Excerpt to read.
_ _ _ _

ReLU neurons output zero and have zero derivatives for all negative inputs. So, if the weights in your network always lead to negative inputs into a ReLU neuron, that neuron is effectively not contributing to the network's training. Mathematically, the gradient contribution to the weight updates coming from that neuron is always zero (see the Mathematical Appendix for some details).

What are the chances that your weights will end up producing negative numbers for *all* inputs into a given neuron? It's hard to answer this in general, but one way in which this can happen is when you make too large of an update to the weights. Recall that neural networks are typically trained by minimizing a loss function $L(W)$ with respect to the weights using gradient descent. That is, weights of a neural network are the "variables" of the function $L$ (the loss depends on the dataset, but only implicitly: it is typically the sum over each training example, and each example is effectively a constant). Since the gradient of any function always points in the direction of steepest increase, all we have to do is calculate the gradient of $L$ with respect to the weights $W$ and move in the opposite direction a little bit, then rinse and repeat. That way, we end up at a (local) minimum of $L$. Therefore, if your inputs are on roughly the same scale, a large step in the direction of the gradient can leave you with weights that give similar inputs which can end up being negative.

_ _ _ _

Given data.

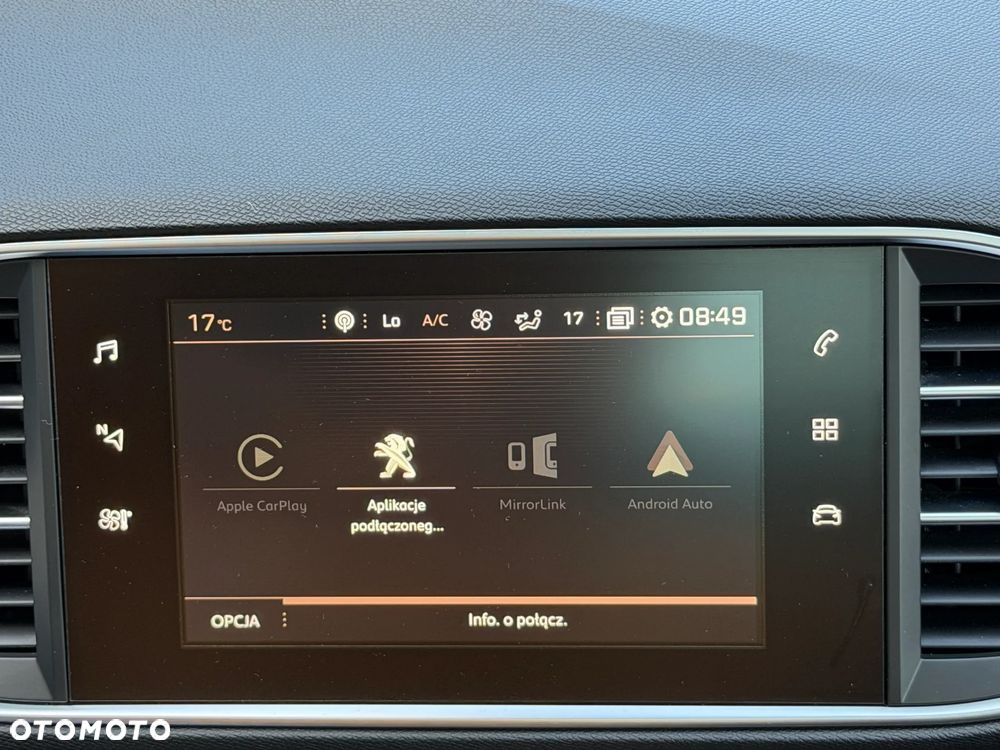 Peugeot 308 BlueHDi FAP 120 Stop & Start Allure - 19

_ _ _ _

Exercise A.
Answer these questions using the passage on ReLU neurons:
(i) What do ReLU neurons output for negative inputs?
(ii) What method is usually used to minimize the loss function $L(W)$ when training neural networks?
(iii) In which direction does the gradient of any function always point?
Exercise B. In the passage on ReLU neurons, reproduce the stretch from "ReLU neurons output" through "for some details).", swapping "gradient contribution" for "gradient share".
Exercise C.
For each statement, say whether it agrees with the passage on ReLU neurons, and quote the words that decide it.
(i) The loss depends on the dataset directly and explicitly.
(ii) ReLU neurons have zero derivatives for all negative inputs.
(iii) Making too large an update to the weights is one way a neuron can end up receiving negative numbers for all of its inputs.

Written response A.
(i) Zero.
(ii) Gradient descent.
(iii) The direction of steepest increase.

Written response B.
ReLU neurons output zero and have zero derivatives for all negative inputs. So, if the weights in your network always lead to negative inputs into a ReLU neuron, that neuron is effectively not contributing to the network's training. Mathematically, the gradient share to the weight updates coming from that neuron is always zero (see the Mathematical Appendix for some details).

Written response C.
(i) No: "the loss depends on the dataset, but only implicitly"
(ii) Yes: "ReLU neurons output zero and have zero derivatives for all negative inputs."
(iii) Yes: "one way in which this can happen is when you make too large of an update to the weights"